--- Start Data ---

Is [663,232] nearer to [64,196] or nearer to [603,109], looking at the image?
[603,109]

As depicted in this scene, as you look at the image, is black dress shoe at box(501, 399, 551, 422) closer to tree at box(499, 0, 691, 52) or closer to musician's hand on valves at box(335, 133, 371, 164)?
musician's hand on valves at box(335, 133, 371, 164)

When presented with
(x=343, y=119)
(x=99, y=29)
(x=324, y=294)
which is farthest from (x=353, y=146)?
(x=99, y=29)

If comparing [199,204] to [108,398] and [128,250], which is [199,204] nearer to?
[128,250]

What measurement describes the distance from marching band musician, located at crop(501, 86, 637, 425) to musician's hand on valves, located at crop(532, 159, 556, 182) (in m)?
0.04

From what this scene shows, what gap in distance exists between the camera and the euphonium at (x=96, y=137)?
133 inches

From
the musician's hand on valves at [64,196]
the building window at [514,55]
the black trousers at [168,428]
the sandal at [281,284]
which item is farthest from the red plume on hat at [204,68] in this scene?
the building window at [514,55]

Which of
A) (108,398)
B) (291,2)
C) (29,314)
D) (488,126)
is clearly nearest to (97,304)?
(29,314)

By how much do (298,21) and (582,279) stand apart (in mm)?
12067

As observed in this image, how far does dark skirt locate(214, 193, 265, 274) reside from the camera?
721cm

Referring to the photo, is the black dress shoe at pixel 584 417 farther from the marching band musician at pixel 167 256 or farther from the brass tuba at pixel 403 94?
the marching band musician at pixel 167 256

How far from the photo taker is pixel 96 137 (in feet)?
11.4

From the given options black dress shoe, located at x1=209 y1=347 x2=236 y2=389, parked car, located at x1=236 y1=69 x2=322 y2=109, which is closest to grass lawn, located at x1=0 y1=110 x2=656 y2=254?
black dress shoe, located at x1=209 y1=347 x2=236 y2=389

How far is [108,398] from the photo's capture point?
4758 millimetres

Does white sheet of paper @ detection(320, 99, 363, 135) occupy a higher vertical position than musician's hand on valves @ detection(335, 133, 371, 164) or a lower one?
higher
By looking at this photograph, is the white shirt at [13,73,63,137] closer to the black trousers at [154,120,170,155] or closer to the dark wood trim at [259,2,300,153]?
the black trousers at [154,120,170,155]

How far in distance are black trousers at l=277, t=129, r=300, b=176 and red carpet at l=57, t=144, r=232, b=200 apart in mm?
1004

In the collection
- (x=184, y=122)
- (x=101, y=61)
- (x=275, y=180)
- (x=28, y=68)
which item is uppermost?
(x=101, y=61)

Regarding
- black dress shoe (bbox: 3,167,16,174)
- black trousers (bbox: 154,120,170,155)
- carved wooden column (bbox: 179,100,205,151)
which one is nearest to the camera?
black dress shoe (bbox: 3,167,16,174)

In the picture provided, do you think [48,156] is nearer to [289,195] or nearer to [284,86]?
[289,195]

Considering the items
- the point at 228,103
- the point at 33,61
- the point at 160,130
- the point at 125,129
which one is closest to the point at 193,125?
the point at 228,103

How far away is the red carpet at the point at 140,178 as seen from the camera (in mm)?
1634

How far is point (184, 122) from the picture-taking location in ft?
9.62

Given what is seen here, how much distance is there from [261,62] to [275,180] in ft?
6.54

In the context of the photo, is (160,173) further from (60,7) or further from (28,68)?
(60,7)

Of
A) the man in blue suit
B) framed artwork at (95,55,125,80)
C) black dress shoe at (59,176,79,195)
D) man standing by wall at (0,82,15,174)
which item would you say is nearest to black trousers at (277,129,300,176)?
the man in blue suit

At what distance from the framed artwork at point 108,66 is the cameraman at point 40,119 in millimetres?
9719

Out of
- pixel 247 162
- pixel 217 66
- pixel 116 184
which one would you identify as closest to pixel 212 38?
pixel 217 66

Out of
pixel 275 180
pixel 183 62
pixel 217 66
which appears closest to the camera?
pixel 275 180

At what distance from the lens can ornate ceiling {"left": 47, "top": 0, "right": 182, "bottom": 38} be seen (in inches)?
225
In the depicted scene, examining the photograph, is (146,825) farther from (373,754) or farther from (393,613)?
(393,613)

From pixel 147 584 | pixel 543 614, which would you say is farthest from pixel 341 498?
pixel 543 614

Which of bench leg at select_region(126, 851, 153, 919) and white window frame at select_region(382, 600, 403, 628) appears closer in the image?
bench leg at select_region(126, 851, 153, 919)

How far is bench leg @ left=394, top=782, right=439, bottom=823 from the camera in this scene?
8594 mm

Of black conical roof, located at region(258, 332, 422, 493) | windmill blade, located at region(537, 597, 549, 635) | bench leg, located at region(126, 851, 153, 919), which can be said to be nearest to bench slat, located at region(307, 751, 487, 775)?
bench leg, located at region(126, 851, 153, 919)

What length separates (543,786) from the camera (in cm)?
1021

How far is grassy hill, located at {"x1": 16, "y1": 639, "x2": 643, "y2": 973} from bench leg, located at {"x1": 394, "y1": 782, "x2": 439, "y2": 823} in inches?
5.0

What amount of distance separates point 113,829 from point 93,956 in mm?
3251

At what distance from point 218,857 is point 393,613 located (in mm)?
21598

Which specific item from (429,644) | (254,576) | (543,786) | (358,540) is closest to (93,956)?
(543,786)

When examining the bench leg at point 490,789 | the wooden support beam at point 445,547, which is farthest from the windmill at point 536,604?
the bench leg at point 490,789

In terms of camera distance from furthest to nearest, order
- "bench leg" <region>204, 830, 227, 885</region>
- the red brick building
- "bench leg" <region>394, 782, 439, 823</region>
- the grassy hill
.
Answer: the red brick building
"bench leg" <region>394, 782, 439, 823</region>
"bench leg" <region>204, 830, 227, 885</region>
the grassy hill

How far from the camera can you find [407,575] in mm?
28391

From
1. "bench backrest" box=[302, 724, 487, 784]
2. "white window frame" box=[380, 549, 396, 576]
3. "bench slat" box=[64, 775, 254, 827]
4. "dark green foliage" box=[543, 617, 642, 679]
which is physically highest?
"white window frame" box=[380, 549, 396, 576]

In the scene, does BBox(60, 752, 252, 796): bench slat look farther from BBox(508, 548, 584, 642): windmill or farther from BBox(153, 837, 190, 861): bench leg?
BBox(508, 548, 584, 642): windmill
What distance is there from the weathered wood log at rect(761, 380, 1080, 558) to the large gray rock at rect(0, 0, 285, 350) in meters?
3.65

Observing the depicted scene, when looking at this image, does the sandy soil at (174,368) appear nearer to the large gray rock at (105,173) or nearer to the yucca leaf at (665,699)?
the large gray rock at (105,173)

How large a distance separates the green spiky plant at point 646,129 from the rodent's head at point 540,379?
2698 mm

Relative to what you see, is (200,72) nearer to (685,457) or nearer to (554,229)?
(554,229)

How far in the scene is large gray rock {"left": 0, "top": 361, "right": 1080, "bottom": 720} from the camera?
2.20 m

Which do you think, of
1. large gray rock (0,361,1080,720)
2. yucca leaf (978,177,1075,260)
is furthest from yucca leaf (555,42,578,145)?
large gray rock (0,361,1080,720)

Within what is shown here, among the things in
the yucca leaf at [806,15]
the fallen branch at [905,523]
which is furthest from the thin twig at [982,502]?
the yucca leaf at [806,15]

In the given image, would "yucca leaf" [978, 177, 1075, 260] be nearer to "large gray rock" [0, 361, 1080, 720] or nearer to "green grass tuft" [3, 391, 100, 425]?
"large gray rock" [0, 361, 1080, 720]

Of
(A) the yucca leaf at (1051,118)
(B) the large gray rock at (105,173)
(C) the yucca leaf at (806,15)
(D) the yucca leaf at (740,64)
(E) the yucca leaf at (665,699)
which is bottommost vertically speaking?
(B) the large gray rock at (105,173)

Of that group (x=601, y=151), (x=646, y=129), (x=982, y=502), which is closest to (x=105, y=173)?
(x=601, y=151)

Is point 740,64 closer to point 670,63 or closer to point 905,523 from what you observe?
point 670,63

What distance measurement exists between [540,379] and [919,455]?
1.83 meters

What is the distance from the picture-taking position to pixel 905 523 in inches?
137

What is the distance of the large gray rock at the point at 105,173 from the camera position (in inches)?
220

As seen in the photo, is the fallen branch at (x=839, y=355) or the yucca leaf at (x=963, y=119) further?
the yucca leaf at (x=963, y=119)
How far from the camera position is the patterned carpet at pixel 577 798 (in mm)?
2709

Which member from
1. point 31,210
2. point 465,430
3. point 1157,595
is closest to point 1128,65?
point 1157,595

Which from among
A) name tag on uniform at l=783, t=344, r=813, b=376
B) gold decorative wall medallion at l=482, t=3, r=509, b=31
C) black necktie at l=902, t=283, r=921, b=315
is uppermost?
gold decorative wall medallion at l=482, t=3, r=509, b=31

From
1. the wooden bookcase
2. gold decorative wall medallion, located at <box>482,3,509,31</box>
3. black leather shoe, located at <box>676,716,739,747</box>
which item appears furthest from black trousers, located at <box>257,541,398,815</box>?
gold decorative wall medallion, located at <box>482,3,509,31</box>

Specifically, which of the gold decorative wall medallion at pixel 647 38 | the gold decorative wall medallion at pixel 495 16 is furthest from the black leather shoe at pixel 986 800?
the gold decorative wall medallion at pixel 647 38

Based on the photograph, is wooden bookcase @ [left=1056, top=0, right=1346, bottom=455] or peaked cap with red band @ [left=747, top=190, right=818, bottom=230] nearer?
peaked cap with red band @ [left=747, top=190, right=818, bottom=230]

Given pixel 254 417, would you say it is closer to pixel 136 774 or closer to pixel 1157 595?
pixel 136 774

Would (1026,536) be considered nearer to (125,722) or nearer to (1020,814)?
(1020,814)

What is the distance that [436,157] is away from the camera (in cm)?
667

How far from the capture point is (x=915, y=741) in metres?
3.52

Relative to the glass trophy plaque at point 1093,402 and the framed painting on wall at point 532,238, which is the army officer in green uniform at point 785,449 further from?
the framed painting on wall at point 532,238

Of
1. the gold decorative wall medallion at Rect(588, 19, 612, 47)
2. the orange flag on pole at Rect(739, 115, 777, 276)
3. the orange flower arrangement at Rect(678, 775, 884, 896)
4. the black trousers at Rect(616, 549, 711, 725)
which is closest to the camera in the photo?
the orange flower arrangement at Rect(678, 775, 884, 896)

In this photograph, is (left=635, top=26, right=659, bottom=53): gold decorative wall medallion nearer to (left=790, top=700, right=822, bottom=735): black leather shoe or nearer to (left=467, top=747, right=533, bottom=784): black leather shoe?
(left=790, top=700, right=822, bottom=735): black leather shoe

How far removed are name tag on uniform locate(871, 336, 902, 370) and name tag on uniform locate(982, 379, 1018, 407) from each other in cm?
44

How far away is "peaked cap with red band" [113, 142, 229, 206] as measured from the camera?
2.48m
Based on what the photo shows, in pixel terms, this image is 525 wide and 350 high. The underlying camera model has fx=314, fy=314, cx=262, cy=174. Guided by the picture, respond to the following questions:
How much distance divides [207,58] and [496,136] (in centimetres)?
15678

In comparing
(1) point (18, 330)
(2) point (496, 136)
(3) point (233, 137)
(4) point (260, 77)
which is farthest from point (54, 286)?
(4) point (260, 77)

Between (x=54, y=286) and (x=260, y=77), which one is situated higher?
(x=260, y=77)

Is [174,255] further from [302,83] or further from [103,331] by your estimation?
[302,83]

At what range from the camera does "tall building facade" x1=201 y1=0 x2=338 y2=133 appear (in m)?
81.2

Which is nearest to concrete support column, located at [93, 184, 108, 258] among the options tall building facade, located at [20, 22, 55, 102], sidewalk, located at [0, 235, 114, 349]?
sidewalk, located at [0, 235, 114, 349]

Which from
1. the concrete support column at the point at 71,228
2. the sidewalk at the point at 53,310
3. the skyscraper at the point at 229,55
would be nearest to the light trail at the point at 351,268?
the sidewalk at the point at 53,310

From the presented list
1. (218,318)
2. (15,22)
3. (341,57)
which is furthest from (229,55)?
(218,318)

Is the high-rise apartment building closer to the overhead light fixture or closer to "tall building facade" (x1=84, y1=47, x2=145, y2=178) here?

--- End Data ---

# [Objective]
Only the lines from the one that contains "In this photograph, is" through the last line should be repeated, each exactly as it stands, with both ends included.

# [Written response]
In this photograph, is (left=635, top=26, right=659, bottom=53): gold decorative wall medallion nearer to (left=790, top=700, right=822, bottom=735): black leather shoe or nearer to (left=467, top=747, right=533, bottom=784): black leather shoe?
(left=790, top=700, right=822, bottom=735): black leather shoe

How far removed are name tag on uniform locate(871, 336, 902, 370) and name tag on uniform locate(982, 379, 1018, 407) from each other in cm?
44

How far away is "peaked cap with red band" [113, 142, 229, 206] as measured from the camera?
2.48m
Based on what the photo shows, in pixel terms, this image is 525 wide and 350 high. The underlying camera model has fx=314, fy=314, cx=262, cy=174. Guided by the picture, respond to the following questions:
How much distance divides [207,58] and [496,136] (in centimetres)?
15678

In comparing
(1) point (18, 330)
(2) point (496, 136)
(3) point (233, 137)
(4) point (260, 77)
which is farthest from point (54, 286)?
(4) point (260, 77)

Between (x=54, y=286) and (x=260, y=77), which one is situated higher?
(x=260, y=77)

Is [174,255] further from [302,83] or further from [103,331] by your estimation?
[302,83]

At what range from the camera does "tall building facade" x1=201 y1=0 x2=338 y2=133 appear (in m)?
81.2

Which is nearest to concrete support column, located at [93, 184, 108, 258] among the options tall building facade, located at [20, 22, 55, 102], sidewalk, located at [0, 235, 114, 349]?
sidewalk, located at [0, 235, 114, 349]

Which from
1. the concrete support column at the point at 71,228
2. the sidewalk at the point at 53,310
3. the skyscraper at the point at 229,55
would be nearest to the light trail at the point at 351,268?
the sidewalk at the point at 53,310

From the presented list
1. (218,318)
2. (15,22)
3. (341,57)
which is furthest from (229,55)?
(218,318)

Is the high-rise apartment building closer to the overhead light fixture or closer to "tall building facade" (x1=84, y1=47, x2=145, y2=178) here?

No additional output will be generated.